Han pasado más de 175 años desde la creación de la Guardia Civil y más de 45 desde la constitución de la Policía Nacional como cuerpo moderno. A lo largo de este extenso recorrido, miles de agentes han dedicado su vida a proteger a la ciudadanía, enfrentándose a situaciones de alto riesgo, desde el terrorismo hasta el crimen organizado, pasando por la violencia callejera y los delitos más complejos. Sin embargo, a día de hoy, su labor sigue sin ser reconocida oficialmente como una profesión de riesgo.
Durante la etapa democrática, todos los grandes partidos han tenido la oportunidad de gobernar. Desde la Transición hasta nuestros días, se han sucedido gobiernos de distinto signo ideológico, pero ninguno ha dado el paso definitivo para reconocer esta demanda histórica. Las promesas se han repetido en campañas electorales, en debates parlamentarios y en reuniones con sindicatos policiales, pero la realidad es que los agentes siguen esperando que se les otorgue el estatus que merecen.
Esta falta de reconocimiento no es solo simbólica: tiene consecuencias directas en sus condiciones laborales y retributivas. Los policías nacionales y guardias civiles cobran menos que sus homólogos autonómicos, como los Mossos d’Esquadra o la Ertzaintza, a pesar de realizar funciones similares —y en muchos casos, más peligrosas— en todo el territorio nacional. Esta brecha salarial representa una forma de discriminación institucional que mina la moral de los agentes y transmite un mensaje de menosprecio hacia su entrega y profesionalidad.
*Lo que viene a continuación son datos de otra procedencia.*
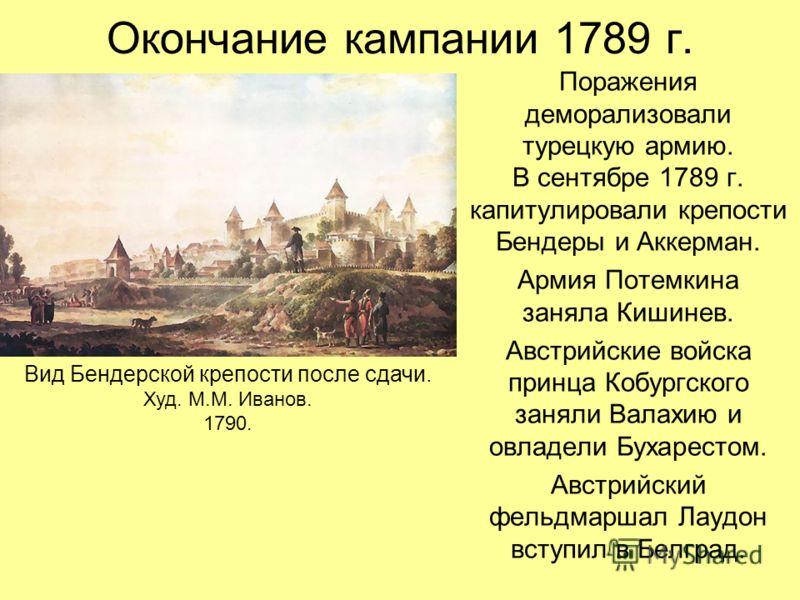 Окончание кампании 1789 г. Поражения деморализовали турецкую армию. В сентябре 1789 г. капитулировали крепости Бендеры и Аккерман. Армия Потемкина заняла Кишинев. Австрийские войска принца Кобургского заняли Валахию и овладели Бухарестом. Австрийский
Además, el hecho de no ser considerados profesión de riesgo implica que no se les aplican beneficios laborales que sí disfrutan otros colectivos expuestos a peligros similares, como bomberos o personal penitenciario. Esto afecta a su jubilación, a sus cotizaciones y a su protección social, en un contexto en el que los riesgos inherentes a su trabajo son evidentes y constantes.
La sociedad española confía en sus fuerzas de seguridad, y esa confianza debe traducirse en reconocimiento real y tangible. No basta con homenajes puntuales o palabras de agradecimiento: es hora de que el Estado actúe con justicia y equipare el trato que reciben estos cuerpos con el que merecen por su sacrificio diario.
La Policía Nacional y la Guardia Civil no piden privilegios, piden dignidad. Y esa dignidad empieza por reconocer que su labor, por su peligrosidad y exigencia, debe ser considerada una profesión de riesgo.